The solution: Embrace the anxiety.

“Instead of trying to relax, energize yourself,” Thornton says. “Get your heart-rate up. If you’re performing with other people, cheer each other on. Then you can attribute that elevated heart rate to excitement rather than anxiety.”

Read on here.




  • Ricardo says:

    It’s good advice if one is content with embracing the world of chance, where things “happen to us” instead of searching for the real world.
    In my experience, the best cure for performance anxiety is being thoroughly prepared (the article expresses this in different words). In a sense, pre-performance nerves are the result of egotism: “this is about me”. When one realizes that it is about the music and not about oneself, a door into the real world opens and one can experience pure joy. Anxiety and nerves do not belong in that world.

    • Jaime Herrera says:


    • Una says:

      I didn’t want to say that, Ricardo, but as someone who has had a solo singing career and been instrumentally trained, if I thought I was going to be so sick and scared to get up each time and play in public, I’d have said I was in the wrong profession and think I should just sing in the bath! But knowing your music inside out and back to front is the first requisite, and then being prepared generally – that was Maria Callas’s remit ‘know your score!’. Janet Baker always said she was not a singer but the instrument through which music that she was required to sing came and went – it was not about her. A singer is more vulnerable in performance – an good accompanist will tell you that – as the instrument is right inside you and your body is unpredictable. Any singer much higher up the ladder of the profession than I was will tell you that until the performance is over, you don’t really know what is going to happen. A lot of my instrumental colleagues would say that performances are far more predictable unless you had a finger or some other injury that gets in the way. Every performer has to have some form of nerves but that is more excitement when you know your stuff, and wanting to do the best you can, hopefully with the right conditions. Not the same thing as being caught up in an ego trip or self-obsession, or the result of not putting the music with the composer’s intentions, and the audience of course first and foremost, and coming to terms as to why you are there in the first place! Doing recordings? Another form of nerves.

  • Sue says:

    Isn’t it called ‘performance anxiety’. Where have I heard that before?

  • Sue says:

    Or another example of “string theory”?

  • Clarissa Smid says:

    Read the article.

    While I agree with self empowerment and agency, little is done to question teaching methods that promote anxiety, even in the most benign settings. While anxiety is a natural emotion to experience as a human, fear on this level is not normal and is symptomatic of a culture that fails to address how we encourage young people to participate in and experience musical performance.

  • Jaime Herrera says:

    Many artists treat their anxiety with pills – others with drink. Ruggiero Ricci said he never experienced anxiety. Carl Flesch did and so did Ivan Galamian. Horowitz too. Almost every soloist. Orchestra players usually don’t.
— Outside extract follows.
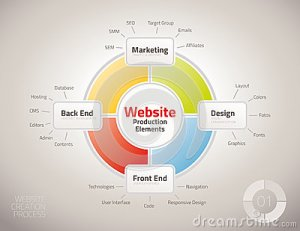 Diagram Of Website Production Process Elements Royalty Free Stock Image  Image: 35220966
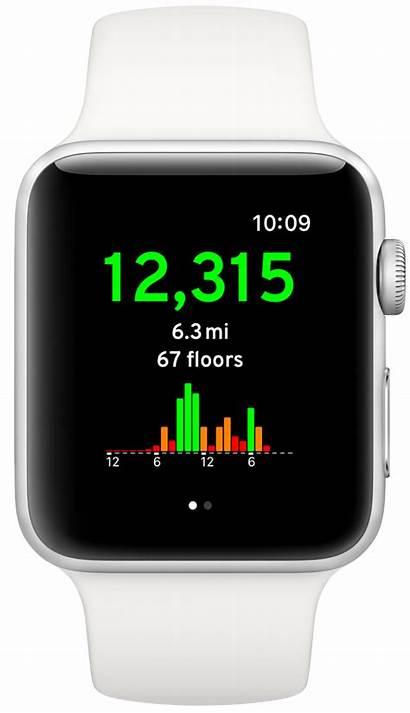 Pedometer Apple App Overhaul Smith David Overview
    • Christopher Clift says:


      Where do you find the evidence that ‘orchestra players don’t’ (suffer from performance anxiety)?

      I was one for over 30 years and I saw plenty of examples of it, and, latterly, my wife of 30 (slightly different) years worked with many performers (from within and without orchestras) who came to her for help with their performance anxiety

  • simonelvladtepes says:

    My hands shake when I play the piano in public. Nothing helps except beta-blockers. I have no problems performing the scariest tasks in public, but my piano playing sounds so pathetic to me that I freak out. The beta-blockers don’t stop the anxiety, only the shaking. Performance anxiety can afflict the greatest of the greatest and often does not improve, but gets worse. It’s hell, don’t downplay it.